When Charity gets to B.G.’s home, the book goes into pages and pages of almost non-stop sex, interrupted by a few lessons in quantum theory. I read the quantum parts word for word, but the sex scenes got so dull I began to skip them. Finally I asked, “Where’s the story?” “Where’s the plot?” “What’s the point?” I was bored out of my mind – and then almost at the very end, a sliver of a plot crept into the book and we had a conflict. Then the villains were thwarted, and they all loved happily ever after.
Strange Attractions is kind of hard to categorize, although it’s being marketed as contemporary romantica. Well, it’s got too much sex and not enough story to be romantica, although the characters have a bit more depth than those in straight erotica.
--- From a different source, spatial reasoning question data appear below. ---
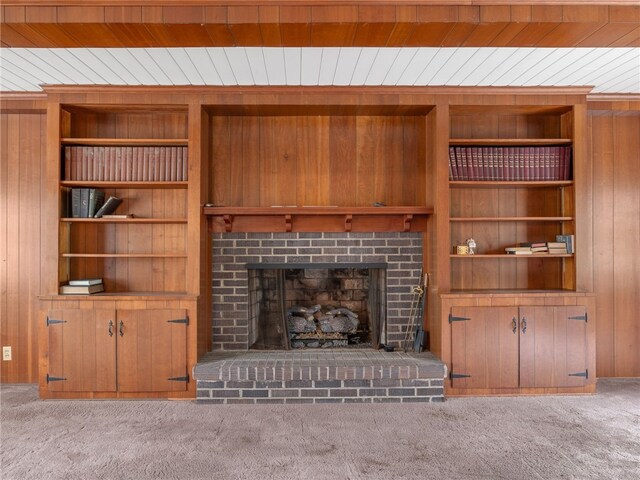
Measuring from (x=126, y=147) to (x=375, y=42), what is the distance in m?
2.40

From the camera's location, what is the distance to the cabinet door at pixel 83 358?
363 centimetres

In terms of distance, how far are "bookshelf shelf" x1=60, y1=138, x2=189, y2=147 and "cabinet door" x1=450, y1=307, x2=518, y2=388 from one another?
2.77 m

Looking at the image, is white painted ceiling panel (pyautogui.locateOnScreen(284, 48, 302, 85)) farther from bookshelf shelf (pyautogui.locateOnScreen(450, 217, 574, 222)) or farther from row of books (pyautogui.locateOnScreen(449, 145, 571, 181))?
bookshelf shelf (pyautogui.locateOnScreen(450, 217, 574, 222))

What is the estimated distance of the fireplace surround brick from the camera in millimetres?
4148

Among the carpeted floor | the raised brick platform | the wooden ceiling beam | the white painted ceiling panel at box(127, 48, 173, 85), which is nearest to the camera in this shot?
the wooden ceiling beam

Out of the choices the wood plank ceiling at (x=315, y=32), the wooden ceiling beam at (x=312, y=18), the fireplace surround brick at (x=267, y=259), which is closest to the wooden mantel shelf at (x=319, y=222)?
the fireplace surround brick at (x=267, y=259)

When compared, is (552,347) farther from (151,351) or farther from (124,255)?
(124,255)

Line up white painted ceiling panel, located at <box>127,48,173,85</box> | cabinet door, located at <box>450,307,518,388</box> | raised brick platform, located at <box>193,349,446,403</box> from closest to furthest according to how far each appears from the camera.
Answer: white painted ceiling panel, located at <box>127,48,173,85</box> → raised brick platform, located at <box>193,349,446,403</box> → cabinet door, located at <box>450,307,518,388</box>

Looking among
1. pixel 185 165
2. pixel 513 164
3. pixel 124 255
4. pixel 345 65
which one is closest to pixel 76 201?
pixel 124 255

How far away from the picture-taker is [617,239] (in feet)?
14.0

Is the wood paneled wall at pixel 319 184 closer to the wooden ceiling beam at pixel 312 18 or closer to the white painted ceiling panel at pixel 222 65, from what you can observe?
the white painted ceiling panel at pixel 222 65

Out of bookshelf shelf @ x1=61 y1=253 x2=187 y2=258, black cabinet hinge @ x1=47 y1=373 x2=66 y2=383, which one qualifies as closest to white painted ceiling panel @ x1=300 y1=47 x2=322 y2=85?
bookshelf shelf @ x1=61 y1=253 x2=187 y2=258

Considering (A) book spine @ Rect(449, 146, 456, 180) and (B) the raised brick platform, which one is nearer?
(B) the raised brick platform

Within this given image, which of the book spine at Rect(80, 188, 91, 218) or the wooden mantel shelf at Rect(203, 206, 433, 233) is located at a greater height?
the book spine at Rect(80, 188, 91, 218)
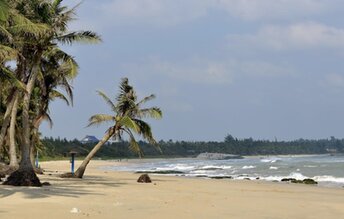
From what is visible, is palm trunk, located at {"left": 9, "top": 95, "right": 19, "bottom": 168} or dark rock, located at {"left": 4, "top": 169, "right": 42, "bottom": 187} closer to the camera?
dark rock, located at {"left": 4, "top": 169, "right": 42, "bottom": 187}

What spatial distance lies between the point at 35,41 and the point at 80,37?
2.05 meters

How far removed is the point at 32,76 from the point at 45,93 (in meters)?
6.40

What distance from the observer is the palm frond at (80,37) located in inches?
750

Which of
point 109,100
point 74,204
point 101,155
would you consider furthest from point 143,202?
point 101,155

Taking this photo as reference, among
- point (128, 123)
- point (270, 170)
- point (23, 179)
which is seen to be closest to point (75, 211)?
point (23, 179)

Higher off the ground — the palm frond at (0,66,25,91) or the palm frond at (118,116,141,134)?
the palm frond at (0,66,25,91)

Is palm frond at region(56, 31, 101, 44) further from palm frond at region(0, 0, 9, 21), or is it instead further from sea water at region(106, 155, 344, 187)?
sea water at region(106, 155, 344, 187)

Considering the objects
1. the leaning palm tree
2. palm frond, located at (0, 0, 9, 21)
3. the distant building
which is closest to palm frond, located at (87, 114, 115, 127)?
the leaning palm tree

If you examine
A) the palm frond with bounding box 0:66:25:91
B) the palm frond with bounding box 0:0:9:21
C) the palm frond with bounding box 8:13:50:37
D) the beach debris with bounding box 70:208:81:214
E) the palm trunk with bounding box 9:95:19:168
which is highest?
the palm frond with bounding box 8:13:50:37

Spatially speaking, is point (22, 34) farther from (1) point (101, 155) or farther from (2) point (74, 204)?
(1) point (101, 155)

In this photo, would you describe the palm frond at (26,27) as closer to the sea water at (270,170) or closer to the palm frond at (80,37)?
the palm frond at (80,37)

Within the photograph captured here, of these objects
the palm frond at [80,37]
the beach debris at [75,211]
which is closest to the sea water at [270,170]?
the palm frond at [80,37]

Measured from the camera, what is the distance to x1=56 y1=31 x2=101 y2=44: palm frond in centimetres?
1905

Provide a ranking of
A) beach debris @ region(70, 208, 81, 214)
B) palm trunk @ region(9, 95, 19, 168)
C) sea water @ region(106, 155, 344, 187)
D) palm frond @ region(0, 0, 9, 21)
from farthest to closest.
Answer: sea water @ region(106, 155, 344, 187) → palm trunk @ region(9, 95, 19, 168) → palm frond @ region(0, 0, 9, 21) → beach debris @ region(70, 208, 81, 214)
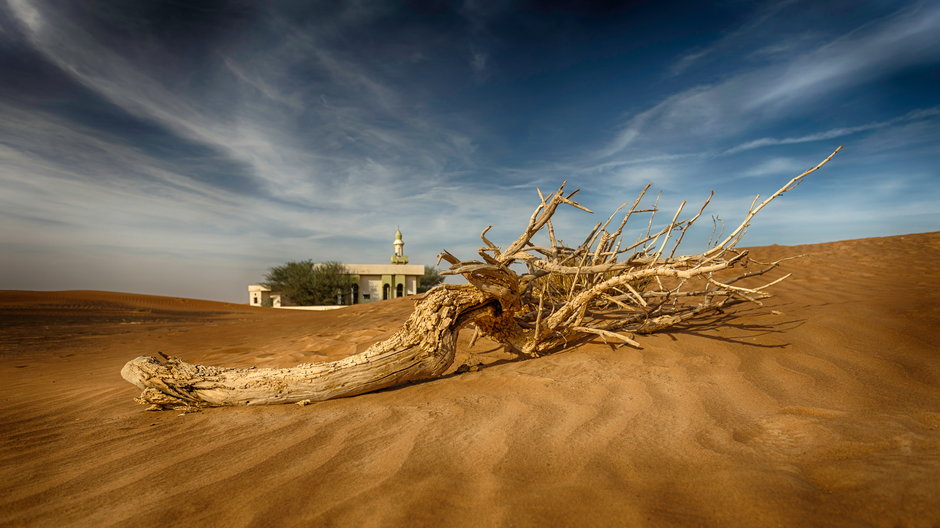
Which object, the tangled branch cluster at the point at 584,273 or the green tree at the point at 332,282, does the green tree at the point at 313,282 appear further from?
the tangled branch cluster at the point at 584,273

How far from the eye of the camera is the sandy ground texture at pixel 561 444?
1.46 m

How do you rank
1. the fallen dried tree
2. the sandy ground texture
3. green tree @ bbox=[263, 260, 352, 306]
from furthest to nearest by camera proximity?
green tree @ bbox=[263, 260, 352, 306]
the fallen dried tree
the sandy ground texture

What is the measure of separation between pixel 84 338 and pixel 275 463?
8.38m

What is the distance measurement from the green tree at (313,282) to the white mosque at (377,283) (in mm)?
420

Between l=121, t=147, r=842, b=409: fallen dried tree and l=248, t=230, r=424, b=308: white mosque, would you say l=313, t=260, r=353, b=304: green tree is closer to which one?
l=248, t=230, r=424, b=308: white mosque

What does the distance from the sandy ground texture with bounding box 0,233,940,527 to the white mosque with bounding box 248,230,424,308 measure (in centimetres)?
1952

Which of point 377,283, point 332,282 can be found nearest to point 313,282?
point 332,282

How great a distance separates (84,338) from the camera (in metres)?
7.71

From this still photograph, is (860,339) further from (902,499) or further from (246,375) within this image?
(246,375)

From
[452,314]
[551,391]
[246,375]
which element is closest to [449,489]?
[551,391]

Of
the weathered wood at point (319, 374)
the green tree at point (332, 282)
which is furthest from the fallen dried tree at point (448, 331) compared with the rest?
the green tree at point (332, 282)

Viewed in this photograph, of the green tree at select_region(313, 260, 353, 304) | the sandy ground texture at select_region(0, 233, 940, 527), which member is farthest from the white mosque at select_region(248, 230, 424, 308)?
the sandy ground texture at select_region(0, 233, 940, 527)

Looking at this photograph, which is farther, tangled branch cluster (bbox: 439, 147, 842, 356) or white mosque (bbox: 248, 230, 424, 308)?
white mosque (bbox: 248, 230, 424, 308)

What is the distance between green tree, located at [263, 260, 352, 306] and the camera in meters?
22.3
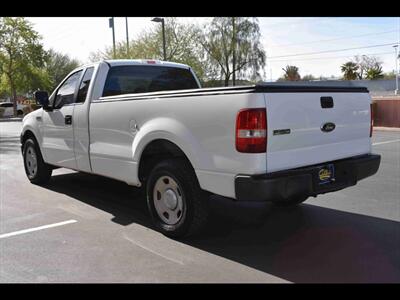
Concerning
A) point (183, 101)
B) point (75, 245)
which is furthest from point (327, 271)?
point (75, 245)

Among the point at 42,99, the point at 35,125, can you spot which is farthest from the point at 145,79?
the point at 35,125

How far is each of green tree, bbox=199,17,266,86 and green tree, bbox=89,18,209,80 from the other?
138 cm

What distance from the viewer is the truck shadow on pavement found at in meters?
3.72

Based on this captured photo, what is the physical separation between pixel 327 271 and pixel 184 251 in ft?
4.32

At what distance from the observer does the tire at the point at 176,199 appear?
4.32m

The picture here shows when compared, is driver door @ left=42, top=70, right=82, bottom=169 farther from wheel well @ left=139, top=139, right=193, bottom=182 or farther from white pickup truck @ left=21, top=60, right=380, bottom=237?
wheel well @ left=139, top=139, right=193, bottom=182

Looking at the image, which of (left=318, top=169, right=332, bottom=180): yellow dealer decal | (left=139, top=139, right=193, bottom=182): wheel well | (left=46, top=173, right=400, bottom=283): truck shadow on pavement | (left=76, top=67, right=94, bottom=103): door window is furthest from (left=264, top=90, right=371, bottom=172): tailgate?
(left=76, top=67, right=94, bottom=103): door window

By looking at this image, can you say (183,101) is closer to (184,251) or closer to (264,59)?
(184,251)

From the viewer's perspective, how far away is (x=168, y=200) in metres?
4.59

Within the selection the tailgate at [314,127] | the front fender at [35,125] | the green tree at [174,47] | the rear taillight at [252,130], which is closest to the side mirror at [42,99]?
the front fender at [35,125]

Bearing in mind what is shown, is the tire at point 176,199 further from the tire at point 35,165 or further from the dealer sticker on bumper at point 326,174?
the tire at point 35,165

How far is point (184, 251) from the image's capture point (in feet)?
13.8

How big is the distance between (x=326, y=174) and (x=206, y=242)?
136 centimetres

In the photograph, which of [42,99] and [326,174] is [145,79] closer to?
[42,99]
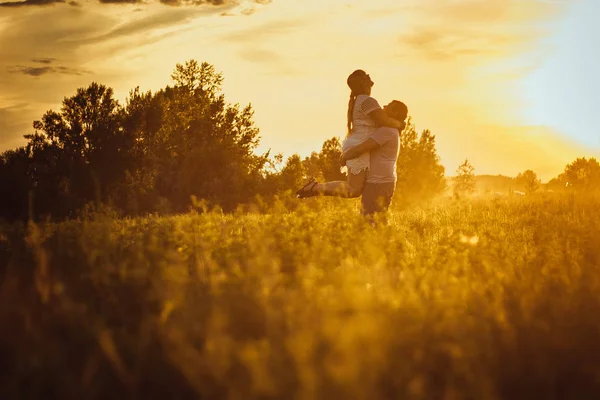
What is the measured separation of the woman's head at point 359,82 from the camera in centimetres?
875

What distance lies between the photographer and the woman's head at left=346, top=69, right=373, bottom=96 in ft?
28.7

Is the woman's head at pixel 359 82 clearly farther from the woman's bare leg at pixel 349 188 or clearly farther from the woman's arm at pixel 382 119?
the woman's bare leg at pixel 349 188

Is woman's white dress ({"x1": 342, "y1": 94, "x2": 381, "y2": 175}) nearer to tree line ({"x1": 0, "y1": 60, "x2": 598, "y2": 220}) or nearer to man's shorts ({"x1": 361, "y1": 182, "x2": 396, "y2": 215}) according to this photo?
man's shorts ({"x1": 361, "y1": 182, "x2": 396, "y2": 215})

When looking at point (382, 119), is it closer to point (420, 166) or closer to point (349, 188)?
point (349, 188)

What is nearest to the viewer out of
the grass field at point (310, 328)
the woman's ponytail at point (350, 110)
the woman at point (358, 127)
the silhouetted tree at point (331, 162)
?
the grass field at point (310, 328)

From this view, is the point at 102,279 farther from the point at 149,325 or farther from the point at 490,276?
the point at 490,276

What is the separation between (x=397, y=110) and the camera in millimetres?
8719

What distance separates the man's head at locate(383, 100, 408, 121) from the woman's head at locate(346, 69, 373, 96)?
394 millimetres

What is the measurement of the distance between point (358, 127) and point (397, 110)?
671 millimetres

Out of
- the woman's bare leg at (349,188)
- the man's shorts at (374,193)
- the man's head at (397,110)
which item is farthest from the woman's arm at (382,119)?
the man's shorts at (374,193)

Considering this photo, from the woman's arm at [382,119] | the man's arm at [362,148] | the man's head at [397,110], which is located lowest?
the man's arm at [362,148]

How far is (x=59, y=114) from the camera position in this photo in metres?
41.8

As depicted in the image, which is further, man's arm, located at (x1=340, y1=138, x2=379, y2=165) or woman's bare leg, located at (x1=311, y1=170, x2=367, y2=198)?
woman's bare leg, located at (x1=311, y1=170, x2=367, y2=198)

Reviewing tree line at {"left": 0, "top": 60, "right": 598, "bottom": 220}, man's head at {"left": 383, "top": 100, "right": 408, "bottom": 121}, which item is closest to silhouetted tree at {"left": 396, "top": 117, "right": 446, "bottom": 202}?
tree line at {"left": 0, "top": 60, "right": 598, "bottom": 220}
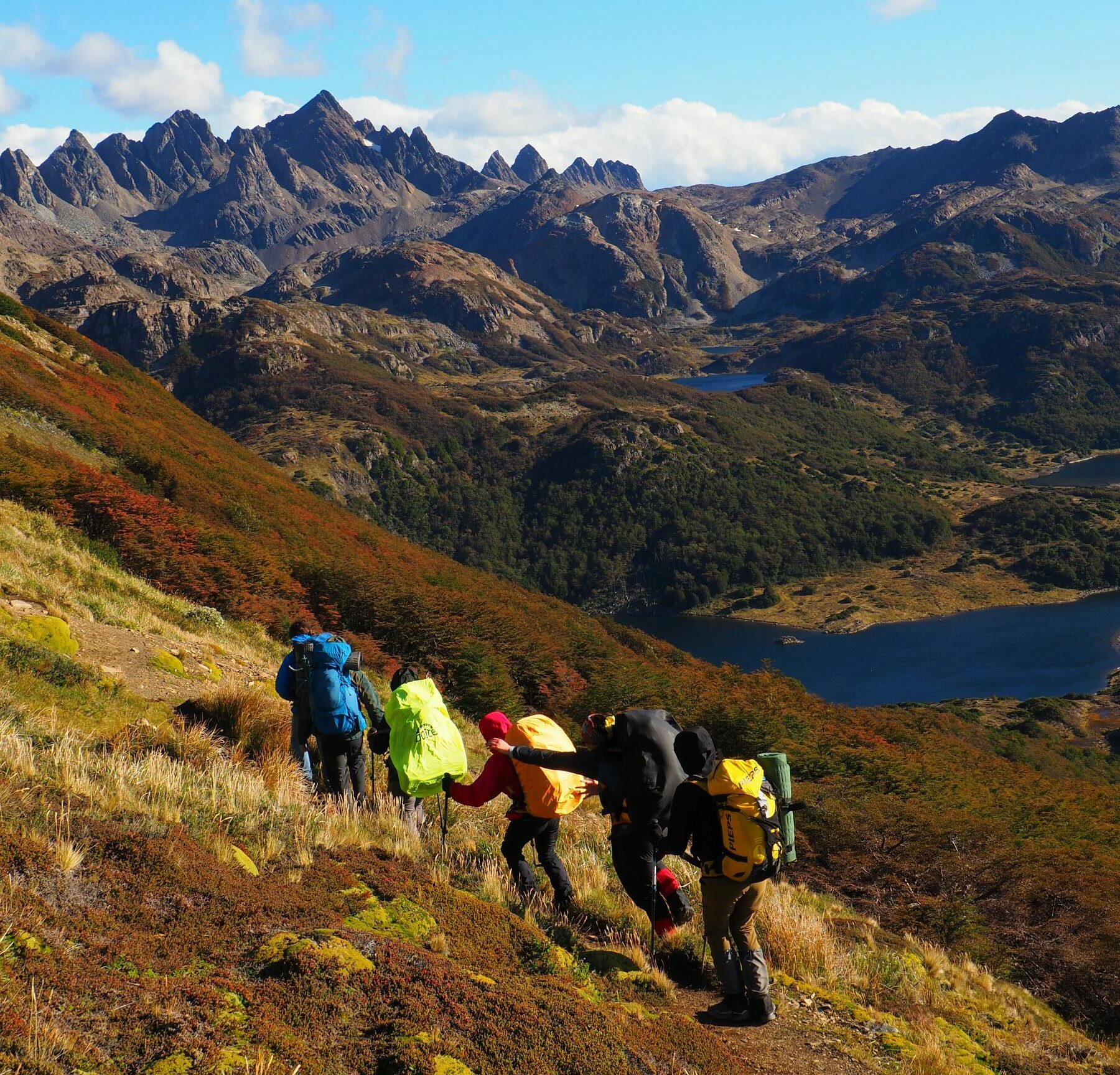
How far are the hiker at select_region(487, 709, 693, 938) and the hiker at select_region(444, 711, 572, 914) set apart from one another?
267mm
I guess I’d call it an erotic novel – a dull erotic novel.
The characters were so one-dimensional they can be summed up like this: Charity is bit low in self-esteem around B.G. and Eric, who are brilliant, but after some boinking and a couple of lecture on quantum theory, she begins to think of herself as a “quantum kitten” and her self-esteem goes up. B.G. comes out of his shell and begins to go out more, then decides he loves Charity (and Eric). Eric helps B.G. to come out of his shell, then he decides he loves Charity (and B.G.) and they end up in a happy menage-a-trois.
The sex in Strange Attractions is enough to shock a reader of tender sensibilities. Literally anything goes. Multiple partners, sex toys, bondage, spanking, and lots and lots of mind-games. Honestly, I got so tired of it, as soon as I finished the book I picked up a traditional Regency Romance. I wanted some sweetness, some old-fashioned relationships and some romance. I’m not a prude or a puritan, and I like a good hot love scene, but I hated all the mind games and role playing in this book. If only it had been interesting, I might have liked it better, but this was such a boring book I had to force myself to finish it.